Optimizing the style loss at later layers creates larger styles, you can see textures such as brush strokes. But the earlier layers do not have the strokes as it has not seen a large enough part of the style image from its receptive field. But since the later layers have more higher-level features, it is lacking good colors. So I pick ['conv_2', 'conv_3', 'conv_4'] as I find it is a good balance of the shape texture and the vibrant colors from the style image.

Below are the two textures generated from two random noise images. Unlike the image reconstruction, you can see that the two images are different on the pixel level. They are very similar in the textures that were generated, but they are still obviously different. This is probably because the style loss uses the gram matrix, which is an aggregate metrics over the entire image. Hence, there is nothing in the loss function that enforces spatial consistency across different inputs unlike perceptual loss in content reconstruction.

Style Transfer

The style transfer pipeline starts with a pre-trained VGG19 net. I chopped off the layers after 'conv_5' as they are unnecessary for this task. Then I insert PyTorch modules for the Content and Style loss. The initial, content, and style images are then passed to the network to extract their features and gram matrix for loss calculation. LBFGS optimizer is used to iteratively optimize the initial image. I did not use a for loop to set the number of iterations, I instead change the max_iter of the LBFGS and lowering its convergence threshold to force it to keep iterating until max_iter is reached.

Below are the reconstructed images using noise initialization

Below are the reconstructed images using content image as initialization

Using content image as initialization produces better recon images in my opinion, I can still clearly see the content high-level features, but it is infused with the style from the style image. The noise initialization images cannot seem to produce this level of quality. Initially, I thought that I just need to lower the style weight, but it still fails to produce good images. The content initialization reconstruction takes a longer time, almost double, than that of noise initialization reconstruction.

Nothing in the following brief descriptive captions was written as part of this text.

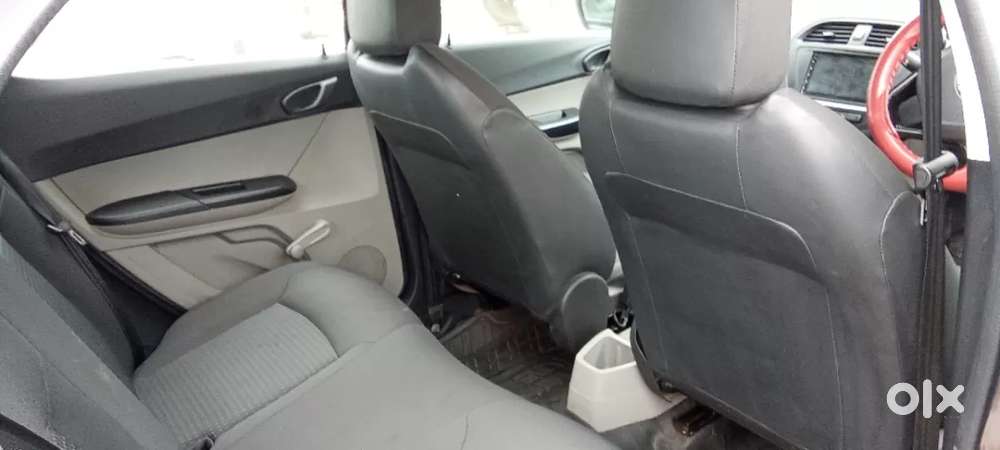 Tata Tiago Xe, 2019, Petrol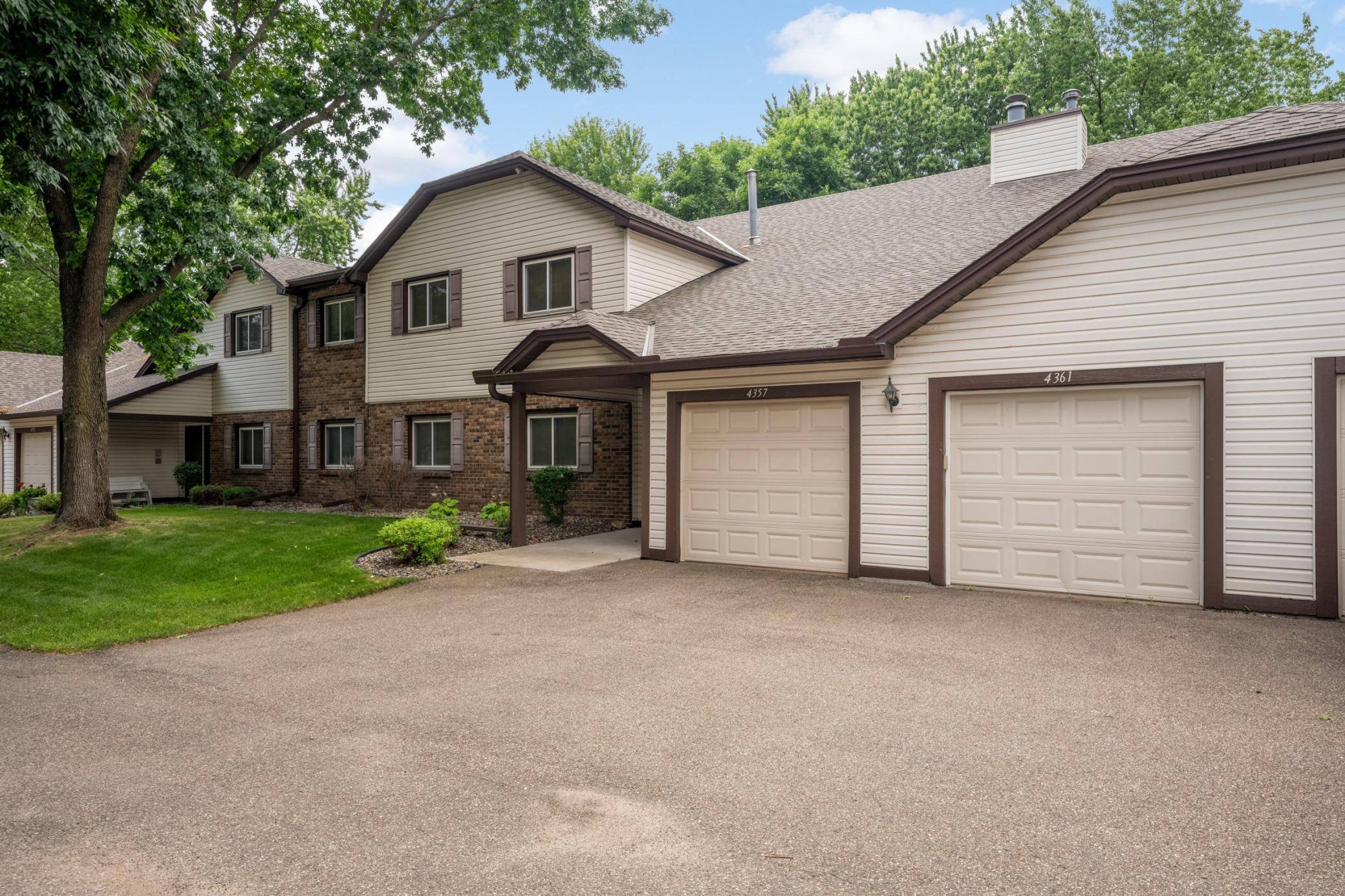 4361 Buckingham CT #1207, Vadnais Heights, MN 55127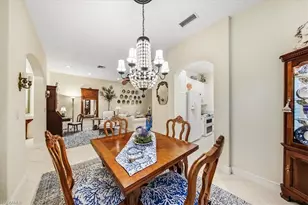 809 Vistana Cir, Naples, FL 34119 - Photo 9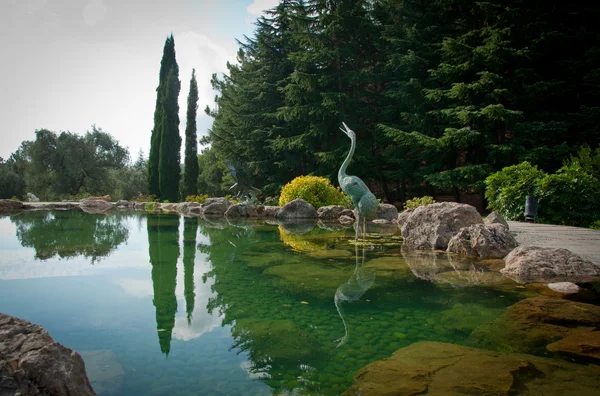 Garten mit See und Statuen — Stockfoto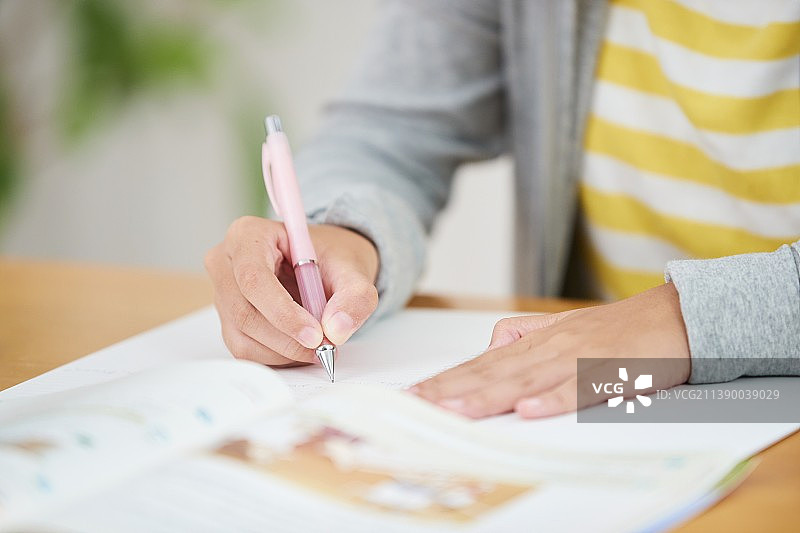 远程学习的日本初中女生图片素材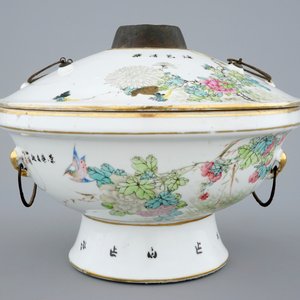 Een fijne Chinese famille rose warmkom met deksel, 19/20e — foto 2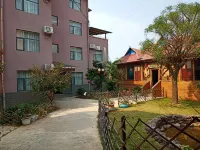manya hotel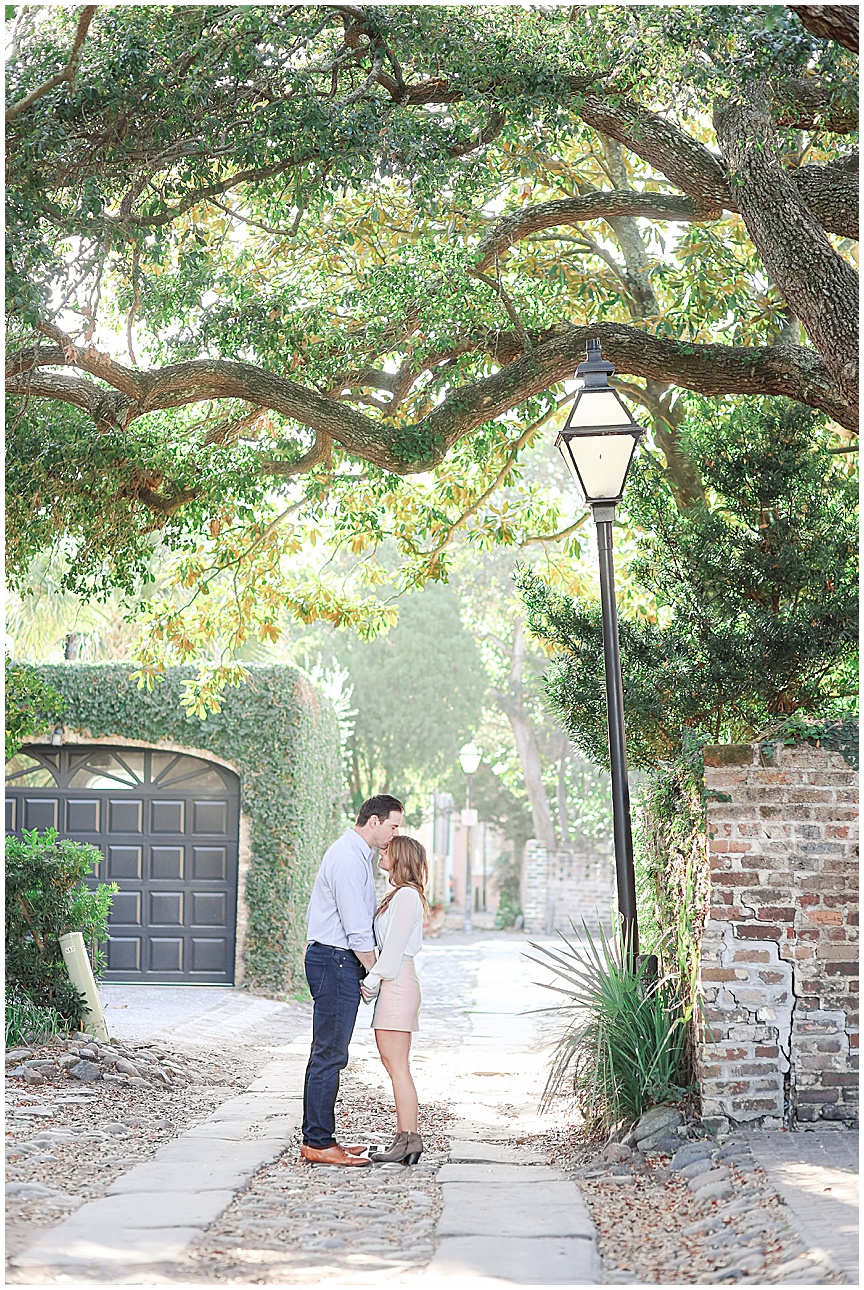 Downtown Charleston Engagement Photo Session by April Meachum Photography_0980.jpg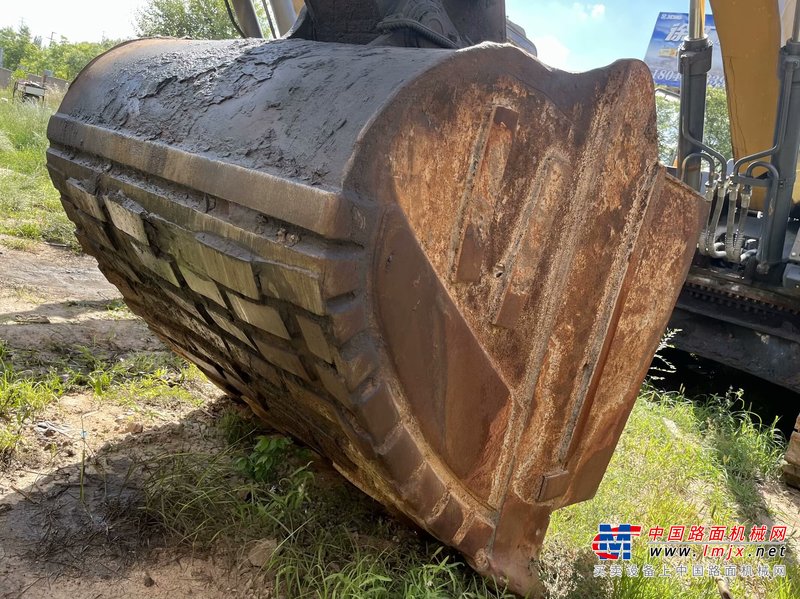 济南市出售转让二手不详小时--年徐工XE490DK挖掘机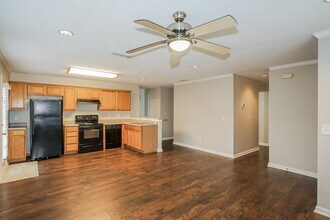 897 Lavergne Ln in La Vergne, TN - Foto de edificio - Building Photo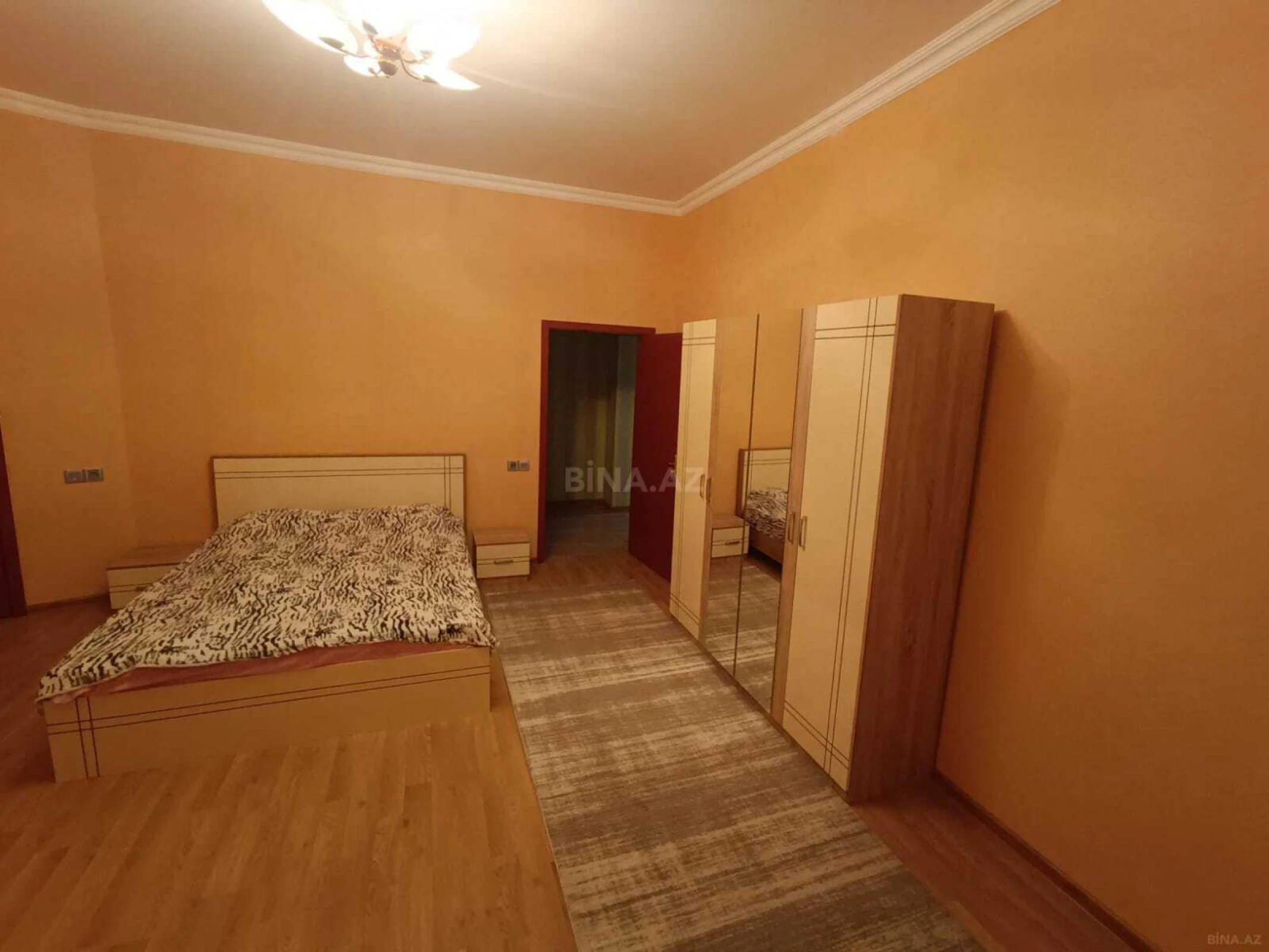 Kirayə verilir 3 otaqlı mənzil 150 m²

Below are reconstructed image of style transfer from a Van Gogh painting to a Pittsburgh skyline

Bells & Whistles

I applied the style transfer on my blended image from HW2 Poisson Blending. The result is not very good, but it highlights the limitation of the Neural Style Transfer. The style image painting does not have bold strokes or colors, creating mostly shades of beige. The content image also has words and lines, that produces strange artifacts when style is transfered on them.